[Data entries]
• • • •
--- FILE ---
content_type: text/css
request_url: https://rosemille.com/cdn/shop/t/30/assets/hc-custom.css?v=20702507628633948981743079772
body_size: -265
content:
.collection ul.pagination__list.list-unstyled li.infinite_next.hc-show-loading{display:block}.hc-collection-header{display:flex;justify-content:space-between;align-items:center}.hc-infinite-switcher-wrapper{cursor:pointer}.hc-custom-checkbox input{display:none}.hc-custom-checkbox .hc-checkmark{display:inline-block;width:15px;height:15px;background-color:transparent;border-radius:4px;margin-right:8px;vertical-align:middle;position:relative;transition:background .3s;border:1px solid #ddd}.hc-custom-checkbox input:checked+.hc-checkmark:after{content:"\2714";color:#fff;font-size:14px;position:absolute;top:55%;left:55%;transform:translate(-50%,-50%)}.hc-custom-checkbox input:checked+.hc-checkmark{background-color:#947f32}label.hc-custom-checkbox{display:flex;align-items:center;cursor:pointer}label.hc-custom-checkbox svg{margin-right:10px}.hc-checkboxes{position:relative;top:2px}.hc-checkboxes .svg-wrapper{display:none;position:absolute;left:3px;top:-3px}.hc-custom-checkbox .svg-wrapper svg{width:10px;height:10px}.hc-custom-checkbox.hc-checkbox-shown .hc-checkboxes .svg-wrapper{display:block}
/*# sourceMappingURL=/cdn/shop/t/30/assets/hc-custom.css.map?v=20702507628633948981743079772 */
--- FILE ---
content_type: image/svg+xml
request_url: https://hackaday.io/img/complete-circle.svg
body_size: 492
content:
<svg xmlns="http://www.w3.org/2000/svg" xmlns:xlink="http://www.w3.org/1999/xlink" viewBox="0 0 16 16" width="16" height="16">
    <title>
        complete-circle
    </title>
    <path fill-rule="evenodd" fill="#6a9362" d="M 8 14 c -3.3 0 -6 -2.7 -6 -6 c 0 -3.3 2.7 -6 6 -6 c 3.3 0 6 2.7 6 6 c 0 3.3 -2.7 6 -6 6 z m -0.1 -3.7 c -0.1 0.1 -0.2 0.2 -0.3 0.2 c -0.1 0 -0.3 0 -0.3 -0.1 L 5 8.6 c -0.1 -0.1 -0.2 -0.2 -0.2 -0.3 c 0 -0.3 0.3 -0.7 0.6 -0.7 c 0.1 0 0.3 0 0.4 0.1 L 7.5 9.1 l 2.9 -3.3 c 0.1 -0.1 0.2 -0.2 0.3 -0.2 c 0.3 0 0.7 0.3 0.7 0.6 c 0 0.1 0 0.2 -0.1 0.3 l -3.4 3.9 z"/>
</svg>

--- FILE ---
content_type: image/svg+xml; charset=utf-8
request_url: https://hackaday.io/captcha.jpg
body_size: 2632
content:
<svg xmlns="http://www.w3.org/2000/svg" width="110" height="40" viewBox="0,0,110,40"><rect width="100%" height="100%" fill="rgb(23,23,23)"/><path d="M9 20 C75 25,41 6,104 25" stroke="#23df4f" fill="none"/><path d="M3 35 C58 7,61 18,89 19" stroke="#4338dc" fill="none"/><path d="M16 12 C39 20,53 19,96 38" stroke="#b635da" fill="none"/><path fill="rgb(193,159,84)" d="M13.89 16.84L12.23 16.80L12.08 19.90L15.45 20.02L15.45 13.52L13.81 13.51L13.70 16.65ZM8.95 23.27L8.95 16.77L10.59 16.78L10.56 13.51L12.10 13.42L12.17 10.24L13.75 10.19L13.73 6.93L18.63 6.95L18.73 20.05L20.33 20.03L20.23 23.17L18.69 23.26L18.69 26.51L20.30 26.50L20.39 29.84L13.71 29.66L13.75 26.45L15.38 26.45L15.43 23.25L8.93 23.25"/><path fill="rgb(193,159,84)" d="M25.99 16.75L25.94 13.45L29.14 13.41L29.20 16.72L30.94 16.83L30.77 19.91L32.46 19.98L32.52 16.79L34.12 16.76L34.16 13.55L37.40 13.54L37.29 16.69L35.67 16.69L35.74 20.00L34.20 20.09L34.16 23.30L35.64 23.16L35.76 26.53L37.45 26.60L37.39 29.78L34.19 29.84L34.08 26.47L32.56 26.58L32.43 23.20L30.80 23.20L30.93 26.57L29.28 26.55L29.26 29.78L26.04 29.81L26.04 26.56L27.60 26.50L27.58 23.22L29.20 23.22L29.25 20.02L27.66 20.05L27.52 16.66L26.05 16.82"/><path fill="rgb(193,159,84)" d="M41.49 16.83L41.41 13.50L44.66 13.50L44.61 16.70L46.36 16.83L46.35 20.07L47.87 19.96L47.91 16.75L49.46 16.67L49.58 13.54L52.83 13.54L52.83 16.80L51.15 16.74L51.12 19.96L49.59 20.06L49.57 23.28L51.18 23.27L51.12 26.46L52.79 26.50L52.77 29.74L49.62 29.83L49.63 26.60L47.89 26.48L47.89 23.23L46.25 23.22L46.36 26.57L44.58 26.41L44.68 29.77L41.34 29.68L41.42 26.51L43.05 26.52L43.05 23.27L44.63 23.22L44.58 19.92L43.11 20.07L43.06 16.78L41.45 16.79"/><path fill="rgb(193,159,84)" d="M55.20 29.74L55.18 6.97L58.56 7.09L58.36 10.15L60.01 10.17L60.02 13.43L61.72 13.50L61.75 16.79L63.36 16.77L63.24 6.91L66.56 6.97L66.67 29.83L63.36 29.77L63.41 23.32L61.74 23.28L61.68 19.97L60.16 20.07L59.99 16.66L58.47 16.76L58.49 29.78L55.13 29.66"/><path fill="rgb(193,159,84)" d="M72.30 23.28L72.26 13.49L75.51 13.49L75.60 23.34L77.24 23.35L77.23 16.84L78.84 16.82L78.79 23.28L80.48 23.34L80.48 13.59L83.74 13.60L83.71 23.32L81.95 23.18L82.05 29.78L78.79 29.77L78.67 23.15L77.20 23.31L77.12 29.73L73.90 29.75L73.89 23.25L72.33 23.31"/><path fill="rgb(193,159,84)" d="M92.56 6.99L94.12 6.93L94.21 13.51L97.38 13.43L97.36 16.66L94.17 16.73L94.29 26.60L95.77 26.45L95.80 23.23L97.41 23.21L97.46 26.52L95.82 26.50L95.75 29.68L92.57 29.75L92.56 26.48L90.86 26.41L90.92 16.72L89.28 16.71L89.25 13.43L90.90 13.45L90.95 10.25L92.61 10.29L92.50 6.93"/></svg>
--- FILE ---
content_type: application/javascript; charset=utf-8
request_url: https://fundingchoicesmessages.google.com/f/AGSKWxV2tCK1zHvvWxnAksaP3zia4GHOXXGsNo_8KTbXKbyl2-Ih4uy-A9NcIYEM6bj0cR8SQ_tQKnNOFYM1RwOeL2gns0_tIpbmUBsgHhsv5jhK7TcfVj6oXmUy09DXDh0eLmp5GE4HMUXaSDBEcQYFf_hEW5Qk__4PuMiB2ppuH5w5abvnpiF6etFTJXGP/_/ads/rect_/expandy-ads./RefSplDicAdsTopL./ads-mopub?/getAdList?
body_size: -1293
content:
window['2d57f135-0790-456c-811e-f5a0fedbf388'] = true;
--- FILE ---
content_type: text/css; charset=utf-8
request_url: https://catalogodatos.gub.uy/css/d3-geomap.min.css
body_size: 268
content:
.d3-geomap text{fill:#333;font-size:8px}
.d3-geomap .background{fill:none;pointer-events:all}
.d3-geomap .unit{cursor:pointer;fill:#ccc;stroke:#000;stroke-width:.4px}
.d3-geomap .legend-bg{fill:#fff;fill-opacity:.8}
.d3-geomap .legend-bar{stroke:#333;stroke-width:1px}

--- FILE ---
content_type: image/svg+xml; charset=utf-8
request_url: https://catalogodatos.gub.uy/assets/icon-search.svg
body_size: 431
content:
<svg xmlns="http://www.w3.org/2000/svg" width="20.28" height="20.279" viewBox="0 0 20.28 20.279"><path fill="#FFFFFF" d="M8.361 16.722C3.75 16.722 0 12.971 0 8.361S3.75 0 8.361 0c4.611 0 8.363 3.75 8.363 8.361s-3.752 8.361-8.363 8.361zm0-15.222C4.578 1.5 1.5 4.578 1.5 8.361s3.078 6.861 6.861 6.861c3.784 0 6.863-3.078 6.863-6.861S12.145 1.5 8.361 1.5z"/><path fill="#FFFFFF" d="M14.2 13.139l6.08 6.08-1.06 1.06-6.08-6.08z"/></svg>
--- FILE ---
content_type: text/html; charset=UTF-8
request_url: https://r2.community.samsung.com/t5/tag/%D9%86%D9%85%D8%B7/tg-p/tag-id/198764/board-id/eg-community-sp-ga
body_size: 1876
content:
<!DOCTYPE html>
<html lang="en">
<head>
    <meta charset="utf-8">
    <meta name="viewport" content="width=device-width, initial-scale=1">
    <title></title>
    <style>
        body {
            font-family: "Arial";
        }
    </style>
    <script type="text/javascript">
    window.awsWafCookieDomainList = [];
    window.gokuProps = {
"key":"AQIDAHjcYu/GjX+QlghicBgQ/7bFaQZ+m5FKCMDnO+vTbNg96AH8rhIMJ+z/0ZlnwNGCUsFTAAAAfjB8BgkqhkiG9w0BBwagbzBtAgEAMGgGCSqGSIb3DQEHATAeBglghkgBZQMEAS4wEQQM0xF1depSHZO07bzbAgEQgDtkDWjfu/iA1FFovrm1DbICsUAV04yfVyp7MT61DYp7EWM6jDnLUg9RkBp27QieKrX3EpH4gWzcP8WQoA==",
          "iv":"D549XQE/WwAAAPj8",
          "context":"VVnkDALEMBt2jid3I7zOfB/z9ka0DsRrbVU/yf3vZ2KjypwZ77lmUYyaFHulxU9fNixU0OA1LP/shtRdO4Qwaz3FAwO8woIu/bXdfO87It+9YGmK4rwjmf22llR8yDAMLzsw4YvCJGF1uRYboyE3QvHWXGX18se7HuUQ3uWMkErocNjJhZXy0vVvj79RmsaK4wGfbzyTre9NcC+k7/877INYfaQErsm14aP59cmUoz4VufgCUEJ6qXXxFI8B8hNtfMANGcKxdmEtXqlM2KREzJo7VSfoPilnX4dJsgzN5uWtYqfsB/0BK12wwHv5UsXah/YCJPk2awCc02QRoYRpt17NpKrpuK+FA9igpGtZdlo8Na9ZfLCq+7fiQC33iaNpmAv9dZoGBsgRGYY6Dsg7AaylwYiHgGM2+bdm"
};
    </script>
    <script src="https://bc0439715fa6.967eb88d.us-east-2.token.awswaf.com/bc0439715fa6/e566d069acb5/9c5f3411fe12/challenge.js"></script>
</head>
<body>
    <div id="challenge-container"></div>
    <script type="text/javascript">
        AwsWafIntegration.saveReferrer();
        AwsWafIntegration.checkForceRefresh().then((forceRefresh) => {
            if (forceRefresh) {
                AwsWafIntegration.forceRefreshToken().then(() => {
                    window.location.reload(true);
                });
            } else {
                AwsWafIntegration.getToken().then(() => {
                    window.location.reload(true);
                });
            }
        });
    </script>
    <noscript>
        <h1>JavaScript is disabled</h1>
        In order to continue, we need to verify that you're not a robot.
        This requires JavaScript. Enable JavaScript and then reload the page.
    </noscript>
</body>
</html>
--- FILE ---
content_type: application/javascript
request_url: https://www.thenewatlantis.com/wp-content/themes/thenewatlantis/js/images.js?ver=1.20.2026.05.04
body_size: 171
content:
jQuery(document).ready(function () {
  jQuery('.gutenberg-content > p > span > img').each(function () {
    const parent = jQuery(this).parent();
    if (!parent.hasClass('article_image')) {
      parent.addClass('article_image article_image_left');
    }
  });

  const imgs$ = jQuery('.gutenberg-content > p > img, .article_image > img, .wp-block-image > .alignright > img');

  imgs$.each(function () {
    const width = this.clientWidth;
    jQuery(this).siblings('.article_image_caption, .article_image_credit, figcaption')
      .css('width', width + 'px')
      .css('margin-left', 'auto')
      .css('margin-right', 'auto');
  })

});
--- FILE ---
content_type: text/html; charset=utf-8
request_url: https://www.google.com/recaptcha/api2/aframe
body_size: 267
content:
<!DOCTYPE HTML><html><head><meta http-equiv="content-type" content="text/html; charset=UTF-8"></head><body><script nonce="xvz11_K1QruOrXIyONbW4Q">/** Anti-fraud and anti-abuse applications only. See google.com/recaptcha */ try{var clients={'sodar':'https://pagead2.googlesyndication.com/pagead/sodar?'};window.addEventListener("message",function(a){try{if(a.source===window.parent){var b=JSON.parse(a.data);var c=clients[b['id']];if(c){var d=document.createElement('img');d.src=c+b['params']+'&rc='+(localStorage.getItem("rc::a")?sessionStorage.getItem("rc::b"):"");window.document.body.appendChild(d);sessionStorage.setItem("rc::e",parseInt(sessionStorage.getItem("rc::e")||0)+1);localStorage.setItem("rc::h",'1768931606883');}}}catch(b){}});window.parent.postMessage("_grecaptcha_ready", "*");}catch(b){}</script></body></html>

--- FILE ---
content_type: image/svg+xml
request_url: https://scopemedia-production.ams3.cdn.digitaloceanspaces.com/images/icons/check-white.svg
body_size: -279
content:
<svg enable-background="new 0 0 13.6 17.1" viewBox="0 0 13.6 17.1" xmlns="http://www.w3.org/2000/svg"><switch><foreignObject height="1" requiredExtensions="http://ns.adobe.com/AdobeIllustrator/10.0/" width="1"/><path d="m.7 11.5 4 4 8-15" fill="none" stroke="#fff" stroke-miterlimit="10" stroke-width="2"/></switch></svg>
• • • •
Aim of the task:
Show every line above in which the word "auto" is found.

Result of the exercise:
      .css('margin-left', 'auto')
      .css('margin-right', 'auto');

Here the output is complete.